(Task brief) In the listing below, locate the lines that hold the string "text". Copy those lines.
--- Extracted information Enclosed Below ---
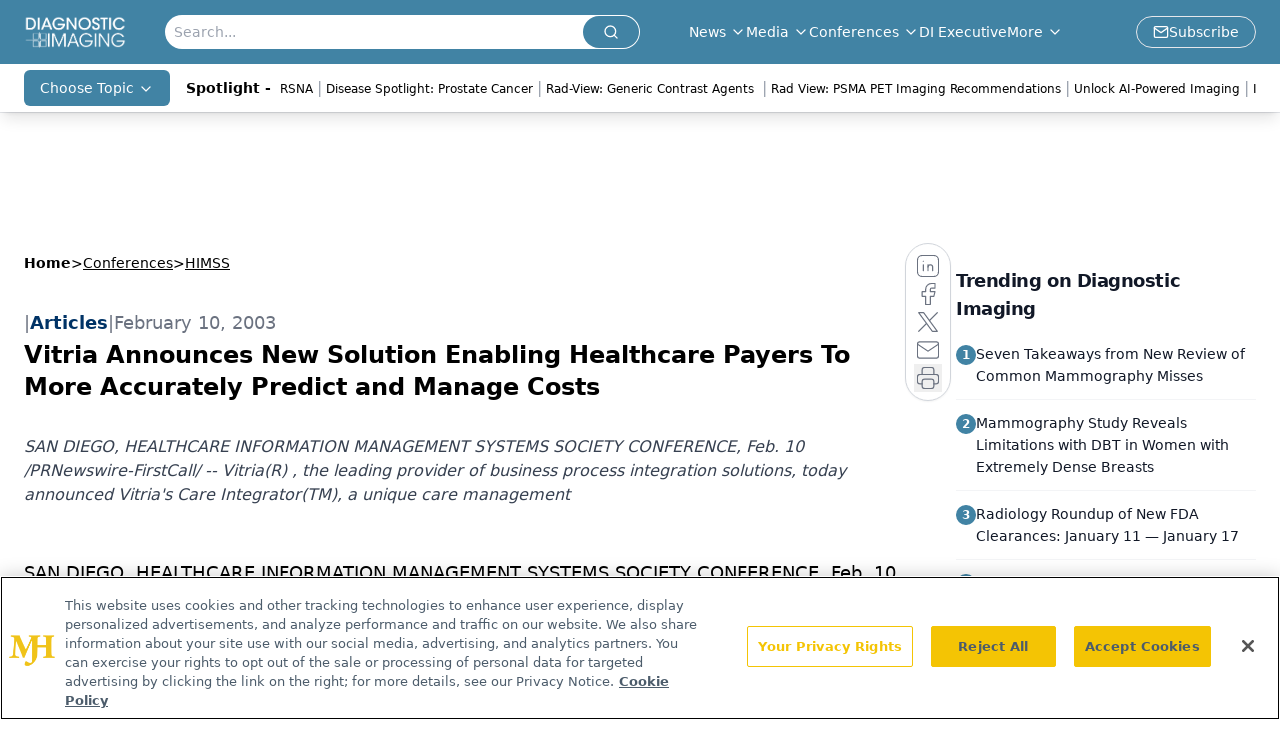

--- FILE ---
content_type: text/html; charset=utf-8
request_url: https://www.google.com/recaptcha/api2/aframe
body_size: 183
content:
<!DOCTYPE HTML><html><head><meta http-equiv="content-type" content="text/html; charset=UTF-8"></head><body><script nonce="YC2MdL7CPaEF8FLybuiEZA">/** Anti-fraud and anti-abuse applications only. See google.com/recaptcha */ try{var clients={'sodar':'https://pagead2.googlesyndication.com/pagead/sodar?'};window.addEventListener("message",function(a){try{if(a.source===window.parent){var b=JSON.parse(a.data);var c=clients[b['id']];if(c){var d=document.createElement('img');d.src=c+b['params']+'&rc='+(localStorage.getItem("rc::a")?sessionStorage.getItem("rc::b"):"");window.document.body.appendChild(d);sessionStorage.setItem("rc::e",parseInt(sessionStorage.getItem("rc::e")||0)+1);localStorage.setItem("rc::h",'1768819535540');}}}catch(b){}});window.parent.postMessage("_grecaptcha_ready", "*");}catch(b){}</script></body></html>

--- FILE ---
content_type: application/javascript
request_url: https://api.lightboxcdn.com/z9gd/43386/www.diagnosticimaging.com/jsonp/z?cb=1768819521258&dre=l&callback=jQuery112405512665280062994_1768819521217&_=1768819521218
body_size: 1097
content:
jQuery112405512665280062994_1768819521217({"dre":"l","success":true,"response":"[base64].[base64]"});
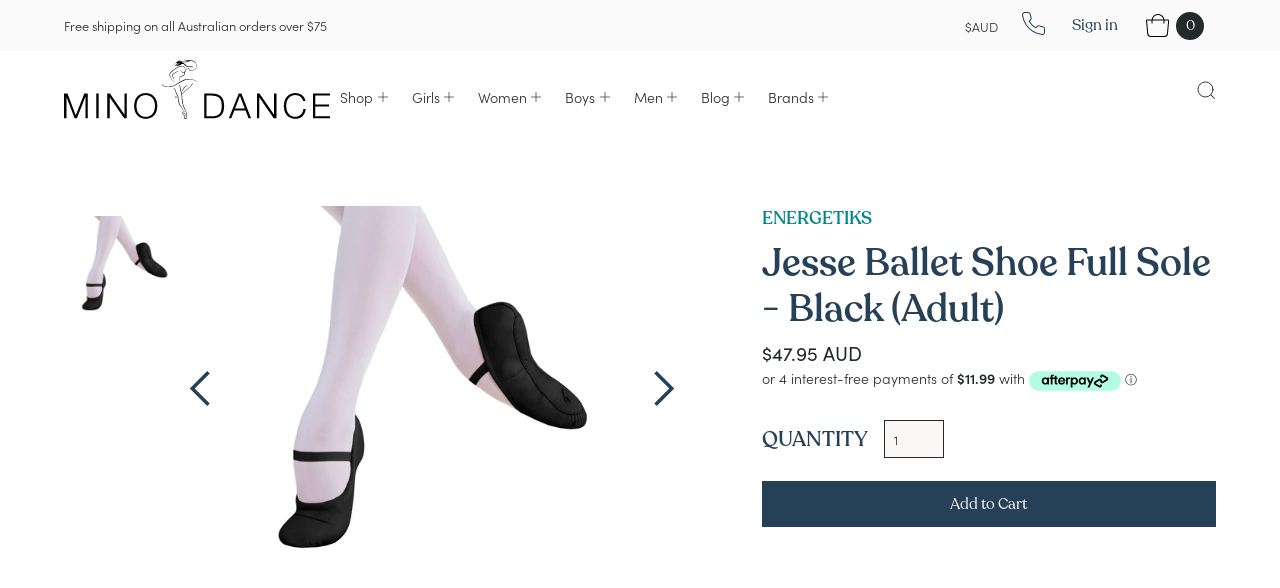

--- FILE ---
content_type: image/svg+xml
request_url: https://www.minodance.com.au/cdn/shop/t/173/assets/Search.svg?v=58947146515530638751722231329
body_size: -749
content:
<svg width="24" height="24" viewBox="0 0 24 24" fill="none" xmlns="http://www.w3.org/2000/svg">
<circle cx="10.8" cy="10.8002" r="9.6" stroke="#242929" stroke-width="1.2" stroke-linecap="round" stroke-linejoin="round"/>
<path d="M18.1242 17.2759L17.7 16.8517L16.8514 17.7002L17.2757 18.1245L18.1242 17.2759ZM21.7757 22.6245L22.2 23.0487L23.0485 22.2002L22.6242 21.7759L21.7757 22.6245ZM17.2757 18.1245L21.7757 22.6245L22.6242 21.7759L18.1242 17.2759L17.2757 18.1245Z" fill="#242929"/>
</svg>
--- End of Enclosed Extracted information ---
(Output of the exercise)
content_type: text/html; charset=utf-8
<!DOCTYPE HTML><html><head><meta http-equiv="content-type" content="text/html; charset=UTF-8"></head><body><script nonce="YC2MdL7CPaEF8FLybuiEZA">/** Anti-fraud and anti-abuse applications only. See google.com/recaptcha */ try{var clients={'sodar':'https://pagead2.googlesyndication.com/pagead/sodar?'};window.addEventListener("message",function(a){try{if(a.source===window.parent){var b=JSON.parse(a.data);var c=clients[b['id']];if(c){var d=document.createElement('img');d.src=c+b['params']+'&rc='+(localStorage.getItem("rc::a")?sessionStorage.getItem("rc::b"):"");window.document.body.appendChild(d);sessionStorage.setItem("rc::e",parseInt(sessionStorage.getItem("rc::e")||0)+1);localStorage.setItem("rc::h",'1768819535540');}}}catch(b){}});window.parent.postMessage("_grecaptcha_ready", "*");}catch(b){}</script></body></html>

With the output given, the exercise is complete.